Bayramları çok sevdiğimden bahsederim hep. Çocukluğumuzda bayram benim ve ablam için yeni alınmış kıyafetler demekti. Annem yalnızca bayramda bizi baştan ayağa giydirirdi. Bayram gelmeden bayramda ne giyeceğimiz telaşına düşer, çantadan tokaya çoraptan ayakkabıya tüm kıyafetlerimiz gıcır gıcır olurdu. Annem dikerdi her şeyimizi.

Arefe günü banyo yapmak mühim işti.
Çocuklar bir yaş büyürdü çünkü.
Annem ikimizi de güzelce yıkardı.

Akşam yatmadan önce ertesi gün giyeceklerimizi askılarıyla birlikte yatağımızın başucuna asardık ablamla. Ayakkabılarım hep siyah rugan olurdu. Böyle üzeri kurdelalı, parlak…
Yattığım yerden onlara bakar uyuyamazdım heyecandan. Hemen sabah olsun isterdim.

Sabah olduğunda namaz vakti kaldırırdı annem bizi.
Bugün bayramdı,
Yatılmazdı.

Annem bayram için hep su böreği yapardı bir gün öncesinden.
Onu, böreği açarken pişirirken izlemek, bayramın geldiğinin en büyük müjdecisiydi benim için.
Herkes yalan söylese bile, börek söylemezdi.
Bayram gelmişti.
Çünkü börek bayram demekti.

Babam namazdan gelince kahvaltı sofrası kurulurdu.
Bütün aile kahvaltı yapardık.
Üstümü giyinmezdim hemen…
Kirlenmesin diye…

Kahvaltıdan sonra aile içinde bayramlaşırdık biz, özel bir usulle…
Babam başköşeye otururdu, annem onun elini öper bayramlaşır sonra yanına otururdu. Ardından ablam, babamın, annemin elini öper yanlarına otururdu. Ardından ben önce babamın, sonra annemin ardından ablamın elini öper otururdum.

Köyde geçen bayramlarımızda bu sıranın başına babaannem ve dedem eklenirdi.

● ● ● ● ●

| İstenen Görev 1 |
Seçilen alıntıya göre anne, bayram için bir gün öncesinden hangi yemeği yapardı?
| İstenen Görev 2 |
Seçilen alıntıda, bayramda "çantadan tokaya çoraptan ayakkabıya" ifadesiyle gıcır gıcır olduğu belirtilen eşyaların tamamını sıralayınız.

| Kayıtlı Liste |
● ● ● ● ●

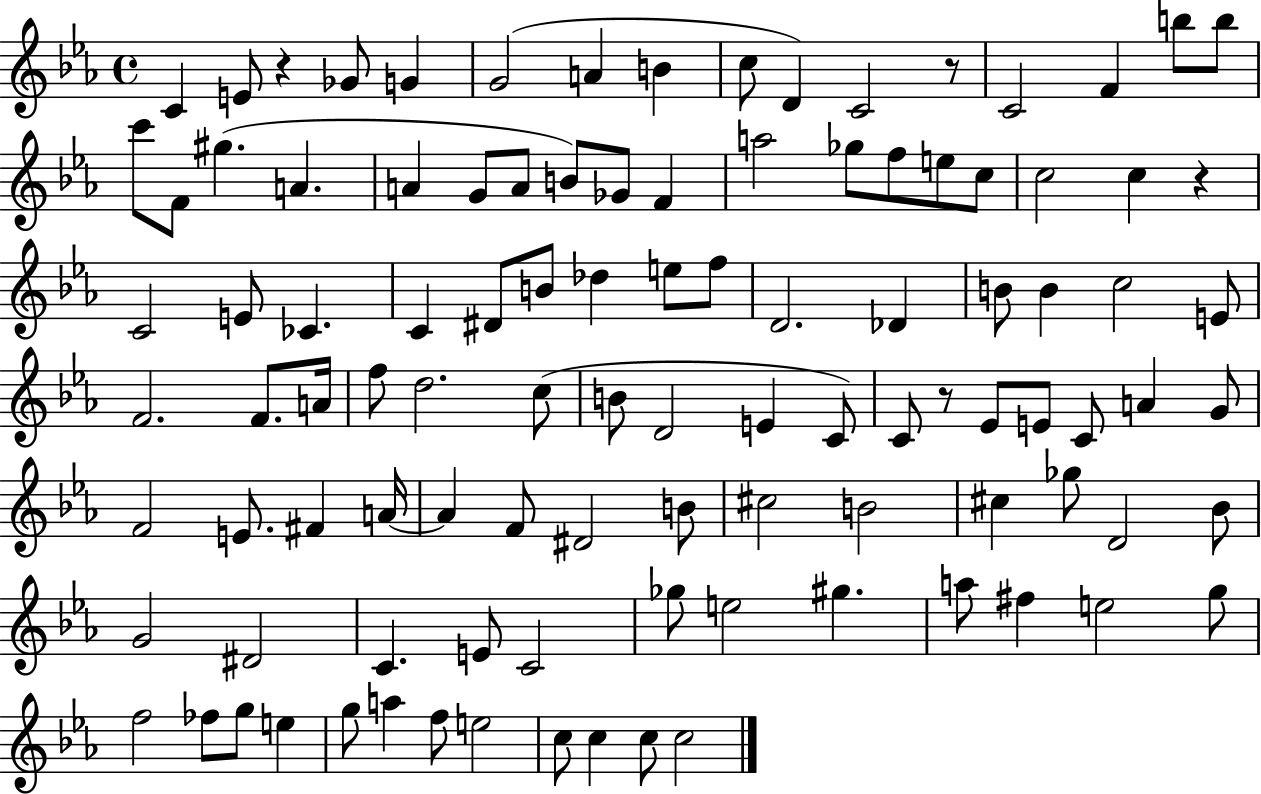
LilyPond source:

● ● ● ● ●

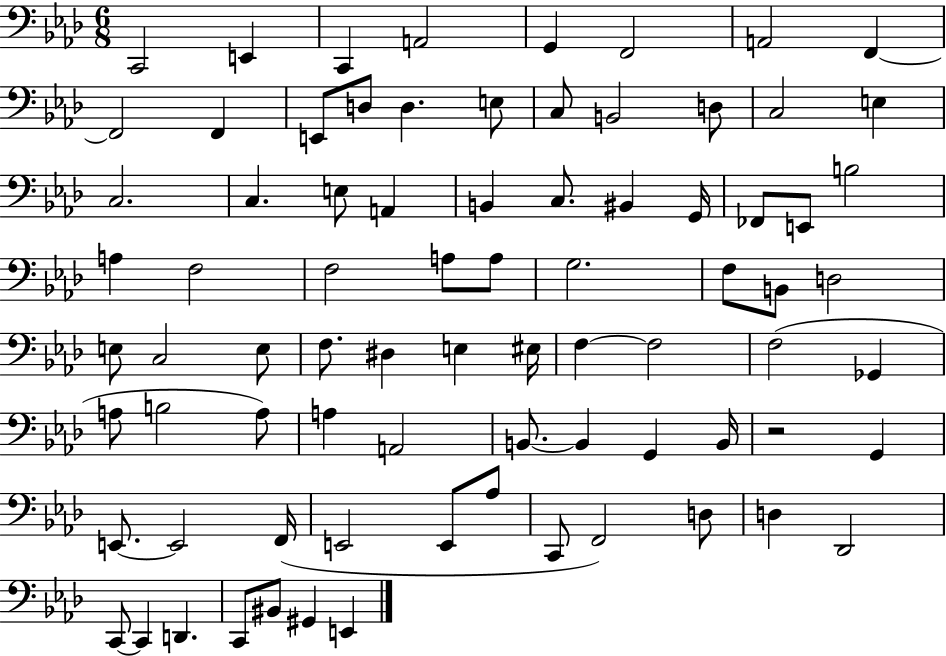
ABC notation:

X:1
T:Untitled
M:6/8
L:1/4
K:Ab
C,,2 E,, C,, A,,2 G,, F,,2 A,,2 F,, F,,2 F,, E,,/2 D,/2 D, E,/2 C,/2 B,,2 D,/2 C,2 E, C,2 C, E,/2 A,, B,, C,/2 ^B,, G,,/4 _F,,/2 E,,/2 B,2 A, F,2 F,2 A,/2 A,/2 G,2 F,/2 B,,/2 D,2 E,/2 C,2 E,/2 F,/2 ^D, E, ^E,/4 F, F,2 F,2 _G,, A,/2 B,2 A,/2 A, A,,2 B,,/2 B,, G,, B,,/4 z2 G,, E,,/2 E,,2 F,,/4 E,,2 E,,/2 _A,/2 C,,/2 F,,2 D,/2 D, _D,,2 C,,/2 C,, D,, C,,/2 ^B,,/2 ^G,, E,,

● ● ● ● ●

| Yazılı Çözüm 1 |
Su böreği.

| Yazılı Çözüm 2 |
Çanta, toka, çorap, ayakkabı.